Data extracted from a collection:

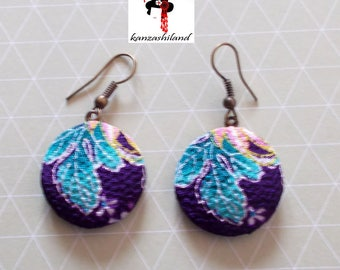 Japanese handcrafted earrings, handmade with Japanese fabric.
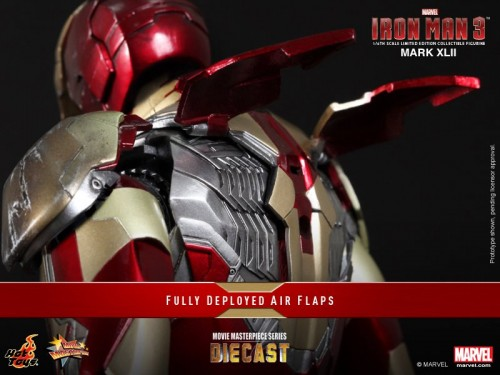Iron Man 3 mark XLII 42 figura por hot toys criticsight imagen 12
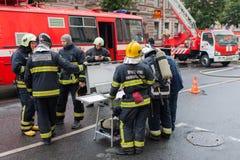 Άγιος Πετρούπολη, Ρωσία, στο πρωί της 13ης Σεπτεμβρίου 2017 Οι πυροσβέστες εξαφανίζουν μια μεγάλη πυρκαγιά στη στέγη του α Στοκ Εικόνες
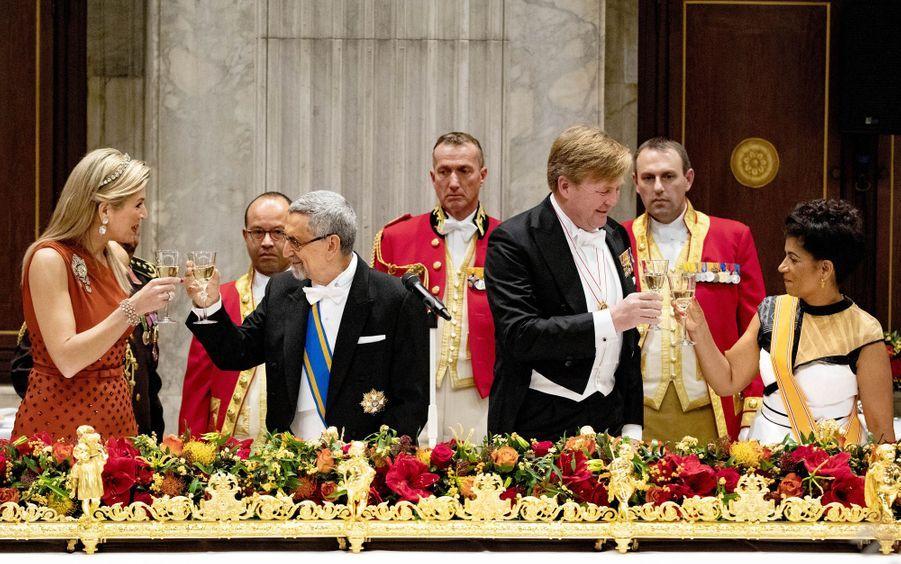 La reine Maxima et le roi Willem-Alexander des Pays-Bas avec le couple présidentiel du Cap Vert à Amsterdam, le 10 décembre 2018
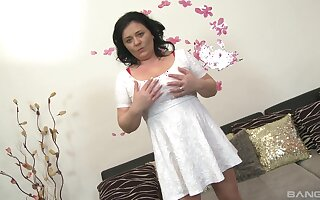 matured suits her sexual needs with the nephew's big gun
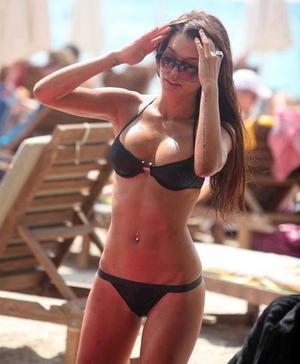 Annabelle is looking for adult webcam chat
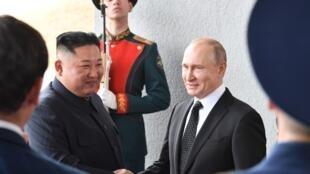 Le président russe Vladimir Poutine accueille le dirigeant nord-coréen Kim Jong-un sur l'île de Rousski, près du port de Vladivostok, le 25 avril 2019.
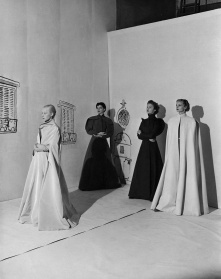 Charles James Coat Vogue November 1936 © Cecil Beaton copia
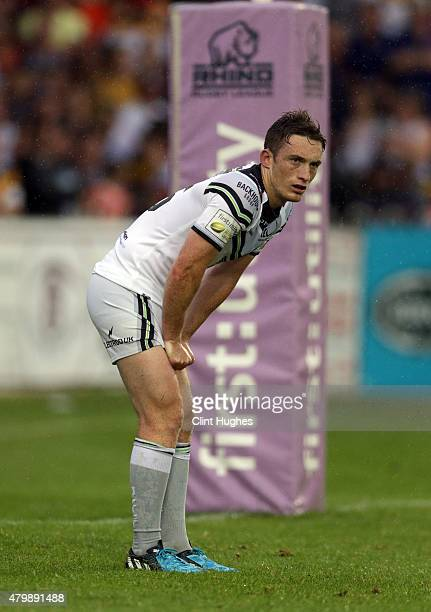 Tom Gilmore of Widnes Vikings in action during the First Utility Super League match between Castleford Tigers and Widnes Vikings at The Jungle on...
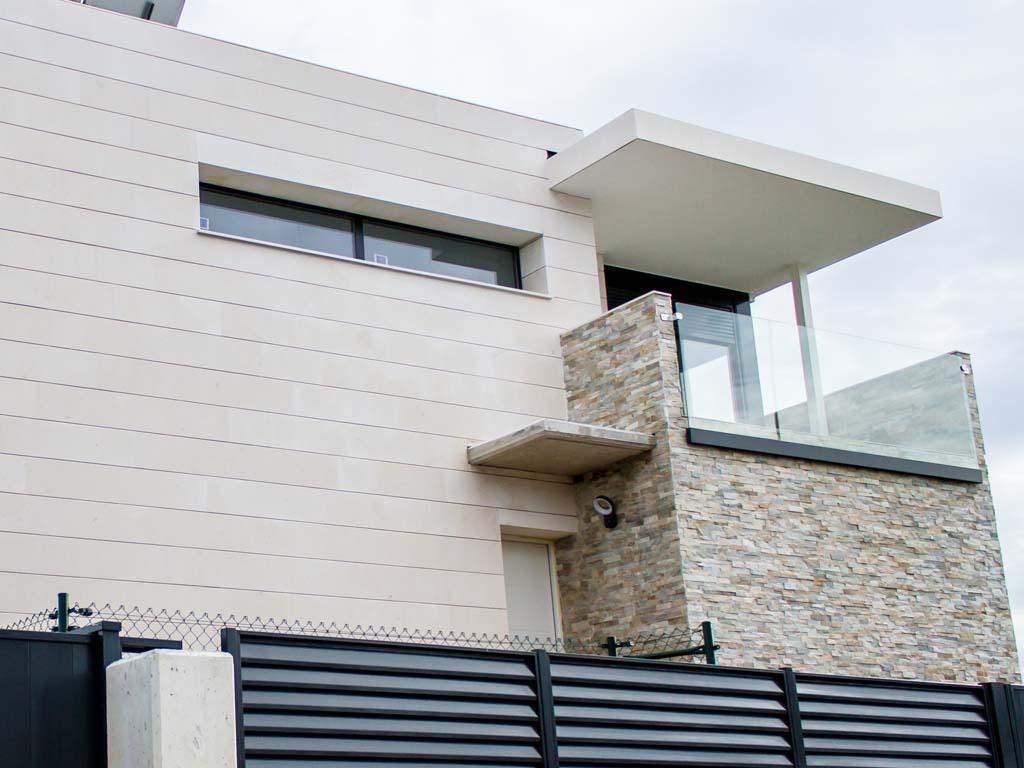 Fachada casa moderna piedra y cerámica.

Task description: With pictures excluded, the data must be transcribed in full and to the letter.

Output for this task:
 Japanese handcrafted earrings, handmade with Japanese fabric.
Iron Man 3 mark XLII 42 figura por hot toys criticsight imagen 12
 Άγιος Πετρούπολη, Ρωσία, στο πρωί της 13ης Σεπτεμβρίου 2017 Οι πυροσβέστες εξαφανίζουν μια μεγάλη πυρκαγιά στη στέγη του α Στοκ Εικόνες
 La reine Maxima et le roi Willem-Alexander des Pays-Bas avec le couple présidentiel du Cap Vert à Amsterdam, le 10 décembre 2018
 matured suits her sexual needs with the nephew's big gun
 Annabelle is looking for adult webcam chat
 Le président russe Vladimir Poutine accueille le dirigeant nord-coréen Kim Jong-un sur l'île de Rousski, près du port de Vladivostok, le 25 avril 2019.
 Charles James Coat Vogue November 1936 © Cecil Beaton copia
 Tom Gilmore of Widnes Vikings in action during the First Utility Super League match between Castleford Tigers and Widnes Vikings at The Jungle on...
 Fachada casa moderna piedra y cerámica.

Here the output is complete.